**Try it:**
In the records below, the lines between the one holding "Pharaonic Roll No." and the one holding "Συγχρονο & Νους_logo new-3", inclusive, are to be transcribed exactly; no pictures are to be included.

**Provided data:**

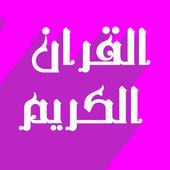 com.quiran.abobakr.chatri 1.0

--

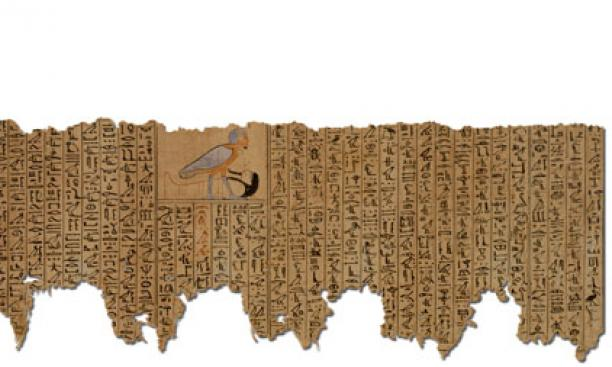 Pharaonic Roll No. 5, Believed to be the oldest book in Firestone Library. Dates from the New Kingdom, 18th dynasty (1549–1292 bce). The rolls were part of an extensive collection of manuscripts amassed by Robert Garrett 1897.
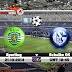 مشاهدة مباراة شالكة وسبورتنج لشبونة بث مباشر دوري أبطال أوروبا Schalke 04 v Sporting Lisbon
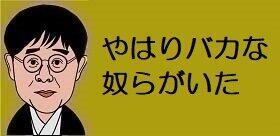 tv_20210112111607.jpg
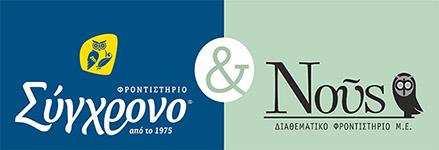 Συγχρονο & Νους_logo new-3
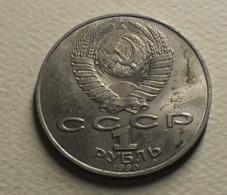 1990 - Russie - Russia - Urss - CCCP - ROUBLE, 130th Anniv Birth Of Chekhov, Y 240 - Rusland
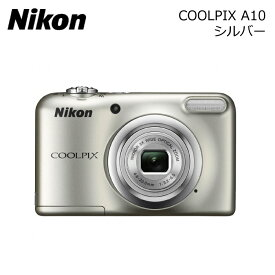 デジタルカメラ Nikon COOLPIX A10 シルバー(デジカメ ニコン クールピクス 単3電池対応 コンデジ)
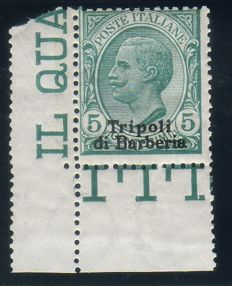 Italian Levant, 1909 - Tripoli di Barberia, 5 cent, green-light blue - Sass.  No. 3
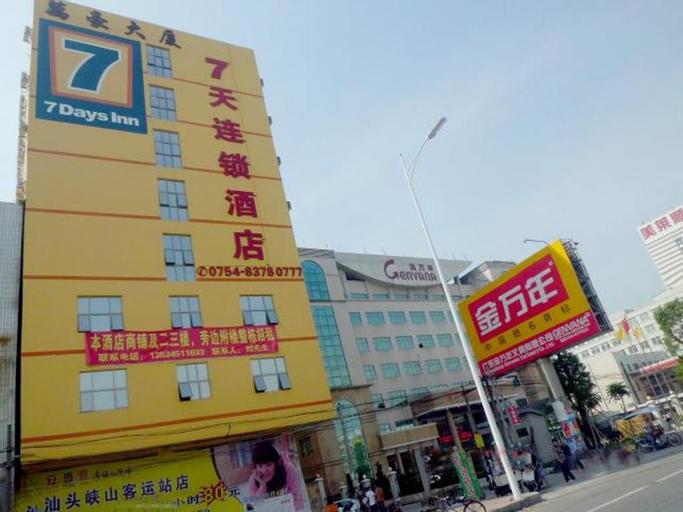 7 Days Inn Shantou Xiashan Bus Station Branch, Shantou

==

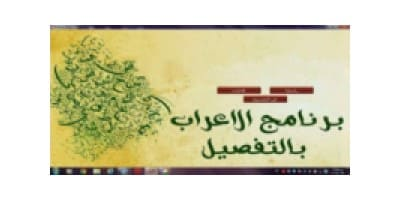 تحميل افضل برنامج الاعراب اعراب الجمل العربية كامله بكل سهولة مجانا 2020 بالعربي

**Solution to the exercise:**
 Pharaonic Roll No. 5, Believed to be the oldest book in Firestone Library. Dates from the New Kingdom, 18th dynasty (1549–1292 bce). The rolls were part of an extensive collection of manuscripts amassed by Robert Garrett 1897.
 مشاهدة مباراة شالكة وسبورتنج لشبونة بث مباشر دوري أبطال أوروبا Schalke 04 v Sporting Lisbon
 tv_20210112111607.jpg
 Συγχρονο & Νους_logo new-3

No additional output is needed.